A ideologia de que os mecanismos de mercado servem para tudo está muito espalhada. Também está muito presente a ideia de que ao Estado tudo se pode pedir, mesmo coisas que nenhuma outra organização acha aconselhável para si própria. (Como dizia o ministro das finanças há pouco tempo, nenhum dos empresários que sugerem que o Estado devia despedir 25% dos funcionários públicos alguma vez se meteria na via de despedir um quarto dos seus funcionários.) Acho que chegou a hora de começar a sugerir certas coisas a outros actores desta peça gigantesca.

O que temos a propor é um mecanismo de mercado para nomeação dos árbitros de futebol ao estilo “mercado livre”. Então:


(1) Qualquer indivíduo maior e vacinado se poderia intitular árbitro e inscrever-se numa lista pública de pessoas disponíveis para arbitrar jogos da Liga (chamamos Liga sem especificações, porque o mecanismo poderia ter tantas instâncias quantas as ligas existentes). Faz-se assim a vontade aos que acham que impôr qualificações mínimas a certas profissões é uma intromissão de alguma forma de Estado na vida privada dos cidadãos, das empresas ou da “sociedade civil”.

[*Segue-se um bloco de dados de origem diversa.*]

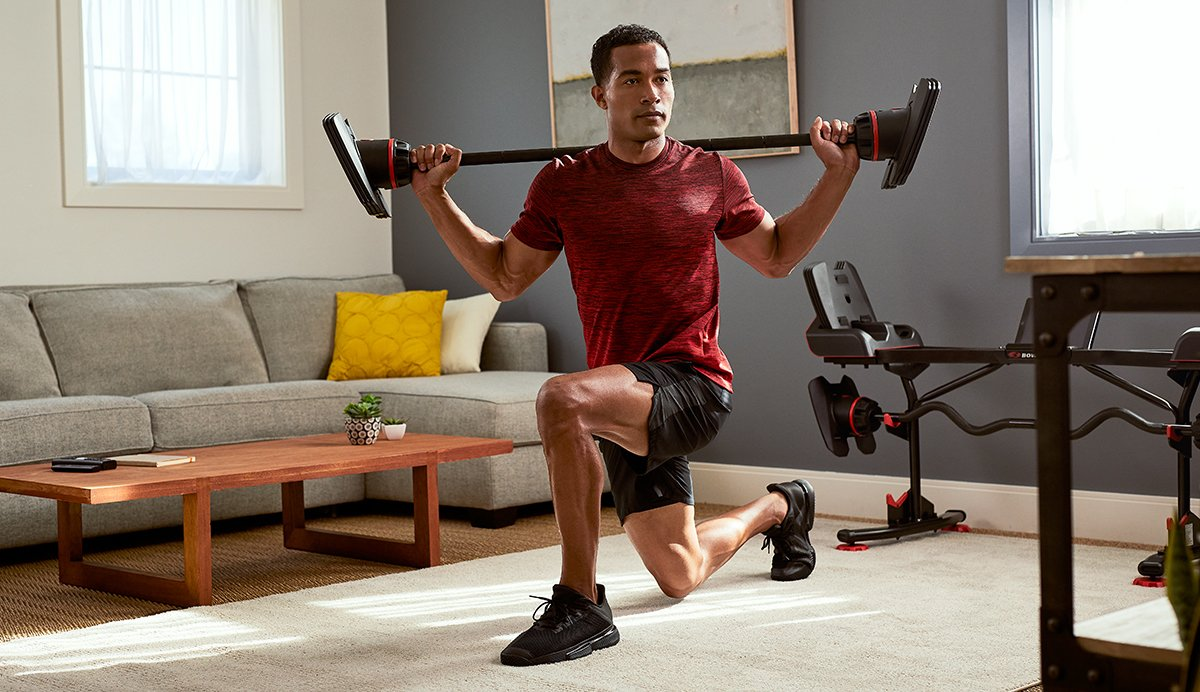 Man doing a barbell lunge in his living room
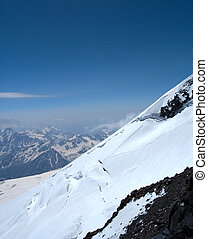 mountainside - snowy mountainside with blue sky in the...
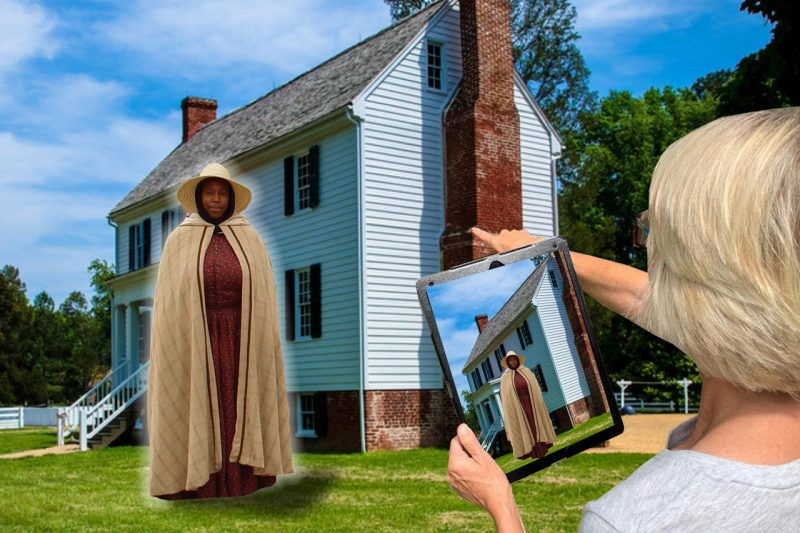 A woman looks at a digital tablet and sees a Civil War era woman standing in front of a historic house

(2) Depois de divulgado o calendário de jogos para uma época começava o processo de contratar árbitros para cada encontro. Os dois clubes implicados em cada encontro tinham de contratar, por mútuo acordo, um árbitro para esse jogo (simplificamos: chamamos árbitro a uma equipa de árbitros). O acordo haveria de incluir os custos da operação e a repartição desses custos pelos interessados. Faz-se assim a vontade aos que pensam que todos os valores se pagam em dinheiro e que o único critério útil para um serviço é a satisfação (imediata?) das partes.

(3) Os clubes podiam contratar árbitros com a antecedência que quisessem: podiam resolver um jogo de cada vez ou fazer as contratações de árbitros para toda a época. Os primeiros a contratar tinham maior margem de escolha, por estarem ainda mais árbitros disponíveis – mas podia haver vantagens em esperar para ver como se comportavam certos árbitros. Os jogos para os quais não houvesse árbitros disponíveis não se realizariam e pontuariam como derrota para ambos os clubes. Há aí um risco, mas também um potencial: se o mercado de trabalho dos árbitros fosse livre, isso poderia criar emprego. Há uma série de pessoas com qualificações superiores em filosofia e psicologia que podiam passar à arbitragem de futebol.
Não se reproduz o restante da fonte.